Edit: Microsoft finally introduced UTF-8 support in SQL Server 2019 (15.x). So this answer, originally posted in 2012, is outdated.
Because MS SQL Server has poor support for UTF-8 compared to other RDBMS.
MS SQL Server follows the convention, used within Windows itself, that "narrow" strings (char
in C++, CHAR
or VARCHAR
in SQL) are encoded in a legacy "code page". The problem with code pages is that they have a limited number of characters (most are single-byte encodings, which limits the reportoire to 256 characters) and are designed around a single language (or group of languages with similar alphabets). This makes it hard to store multilingual data. For example, you can't store both Russian and Hebrew data because Russian uses code page 1251 and Hebrew uses code page 1255.
Unicode solves this problem by using a single giant coded character set with room for more than a million characters, enough to represent every language in the world. There are several Unicode encoding schemes; Microsoft prefers to use UTF-16, for historical reasons. Because UTF-16 represents strings as a sequence of 16-bit code units instead of the traditional 8-bit, a separate character type is needed. In MSVC++, this is wchar_t
. And in MS SQL, it's NCHAR
or NVARCHAR
. The N
stands for "national", which seems backwards to me because Unicode is about inter-nationalization, but that's the ISO terminology.

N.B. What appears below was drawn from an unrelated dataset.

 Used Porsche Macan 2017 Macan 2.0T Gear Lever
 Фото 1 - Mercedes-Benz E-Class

Other SQL implementations let you store UTF-8 text in a VARCHAR
column. UTF-8 is a variable-length (1-4 bytes per character) encoding that's optimized for the case when your data is mostly in the Basic Latin range (which are represented as the same 1 byte per character as ASCII), but can represent any Unicode character. Thus, you'd avoid the "twice as much space" problem mentioned by bwalk2895.

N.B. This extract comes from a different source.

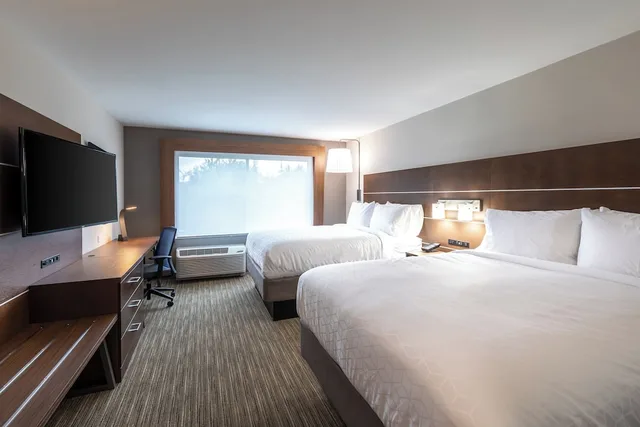 غرفة قياسية بسريرين كوين لذوي الإعاقة، Holiday Inn Express Suites Gainesville Lake Lanier Area 2/3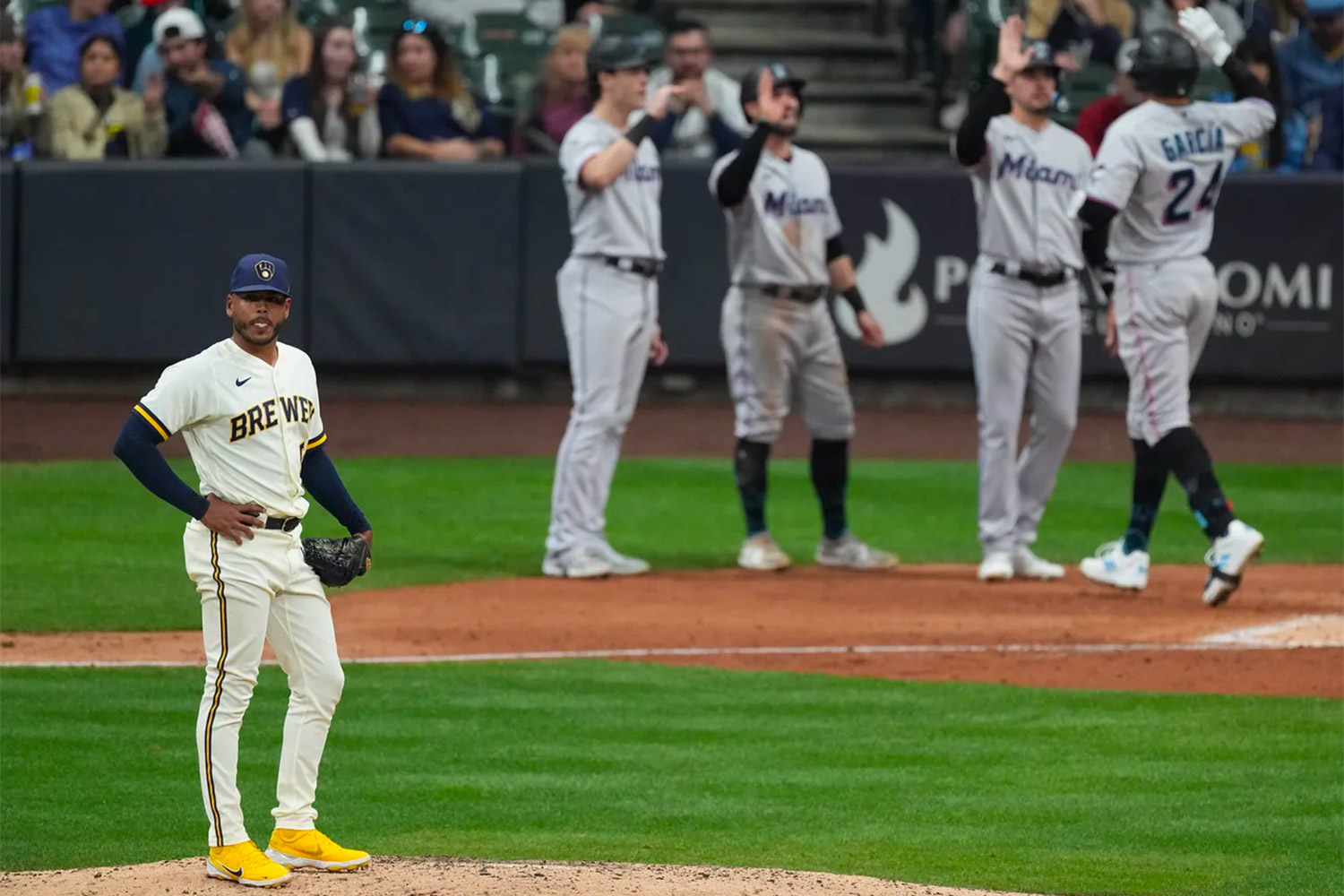 Brewers edge Marlins behind Freddy Peralta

Unfortunately, MS SQL Server does not support UTF-8 VARCHAR
, so instead you have to either use UTF-16 instead (and waste space for ASCII text), use a non-Unicode code page (and lose the ability to represent foreign characters), or store UTF-8 in a BINARY
column (and deal with inconveniences like SQL string functions not working properly, or having to view the data as a hex dump in your GUI DB manager).